Janis Joseph

Following are the answers given by the candidate. See other candidates

Janis Joseph – Board of Education Trustee Candidate 

4362 Alderwood Drive Port Alberni BC V9Y 4B6


1.  What actions have you personally taken to support a more sustainable climate?

I do my part at going plastic free and think about my purchases (try not to over buy). I try to maintain my water use and grown my own garden (thought that is a work in progress).

2.  What opportunities do you see at your municipal/electoral area/school board level to reduce greenhouse gas emissions?

As a Board of Education Trustee, I hope to educate the students in loving and learning more about their planet, and understanding the power they have in their earth’s future. I am sure they will teach me more than I know as they have already begun to support taking care of their carbon footprints. Be energy-efficient citizens applying for grants to fit insulation and low carbon electric eco-heating. Protect our forests and restore habitats; trees suck carbon dioxide out of the air.

3. What will you do, if elected, to overcome polarization in local politics around the challenges of climate change and to build a middle ground that encourages listening, understanding, and consensus that can move climate change action forward?

This is a big question. Coming together with community partners who know this topic well is where I would begin. I need a better understanding and education in this area. The openness to learn and accept other’s ideas and concepts is a way to share the wealth of information. Conversation rather than confrontation is how we listen and hear others. It all begins with one question, one thought and one idea for change to start its motion.

4. What opportunities do you see for climate leadership in the following sectors? Please pick at least two.
Transportation, Housing, Land use and Development, Equity.

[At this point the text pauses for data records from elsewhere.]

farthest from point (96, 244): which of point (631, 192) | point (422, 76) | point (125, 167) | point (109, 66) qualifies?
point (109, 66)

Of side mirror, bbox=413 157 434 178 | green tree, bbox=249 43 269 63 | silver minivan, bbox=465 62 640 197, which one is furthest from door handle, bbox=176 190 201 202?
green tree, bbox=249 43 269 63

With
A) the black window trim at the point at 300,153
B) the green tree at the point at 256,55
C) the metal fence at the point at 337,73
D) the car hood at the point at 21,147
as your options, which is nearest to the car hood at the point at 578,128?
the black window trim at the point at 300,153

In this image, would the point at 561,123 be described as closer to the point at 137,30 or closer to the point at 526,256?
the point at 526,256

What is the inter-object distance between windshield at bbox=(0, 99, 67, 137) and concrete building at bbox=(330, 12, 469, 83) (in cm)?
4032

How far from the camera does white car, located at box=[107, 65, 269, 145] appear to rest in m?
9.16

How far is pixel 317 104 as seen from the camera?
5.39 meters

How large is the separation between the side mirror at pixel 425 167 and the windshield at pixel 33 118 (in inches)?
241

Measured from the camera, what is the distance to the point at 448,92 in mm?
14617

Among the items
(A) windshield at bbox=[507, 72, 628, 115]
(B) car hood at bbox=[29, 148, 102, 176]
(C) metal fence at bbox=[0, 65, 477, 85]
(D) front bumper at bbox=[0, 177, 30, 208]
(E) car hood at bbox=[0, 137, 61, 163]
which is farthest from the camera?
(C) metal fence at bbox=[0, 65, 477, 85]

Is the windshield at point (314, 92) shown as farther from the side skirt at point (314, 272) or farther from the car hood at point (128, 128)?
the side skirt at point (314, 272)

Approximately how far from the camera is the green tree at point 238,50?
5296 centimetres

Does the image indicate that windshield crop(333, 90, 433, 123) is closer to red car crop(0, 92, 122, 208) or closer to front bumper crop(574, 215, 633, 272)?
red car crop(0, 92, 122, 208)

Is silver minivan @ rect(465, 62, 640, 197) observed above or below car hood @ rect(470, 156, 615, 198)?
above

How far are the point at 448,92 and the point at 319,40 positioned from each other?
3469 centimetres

Housing: Environmental laws can impact the supply of land, a key input in the production of housing. These laws also can affect the supply of housing in other ways by changing the prices of other inputs. If the regulations are effective, they can impact the demand for housing by increasing the local environmental quality.

Transportation: Through the emissions from combustion of fossil-derived fuels, transportation systems contribute to degraded air quality, as well as a changing climate. Transportation also leads to noise pollution, water pollution, and affects ecosystems through multiple direct and indirect interactions. Notably, the reduction of greenhouse gas emissions and air pollution that results from the use of more sustainable transportation options like public transit is not just good for the environment; it also improves air quality and human health

5.  If elected, what would your first action be toward reducing greenhouse gases in your area of responsibility? 

Purchase Solar Panels for the schools, or at least open the conversation!! Solar energy is more accessible than ever before, not to mention an excellent long-term investment.

6.  The climate emergency requires long term thinking and planning.  How do you envision a climate sustainable City/Electoral Area/School District, 50 years from now?

We need to keep the conversation alive. Students are the key to preservation; they understand more than we do about keeping their environment sustainable. We all need to do our part to consume less, waste less, and enjoy life more. Focusing on life’s simple pleasures — spending time in nature, being with loved ones, making a difference to others — provides more purpose, belonging and happiness than buying and consuming. Plus, when we consume less, we produce fewer emissions and are gentler on the earth. Sharing, making, fixing, upcycling, repurposing and composting are all good places to start.

I thank you for this opportunity; I have to be honest that this conversation is not my usually repertoire, however, it is a conversation we need to continue.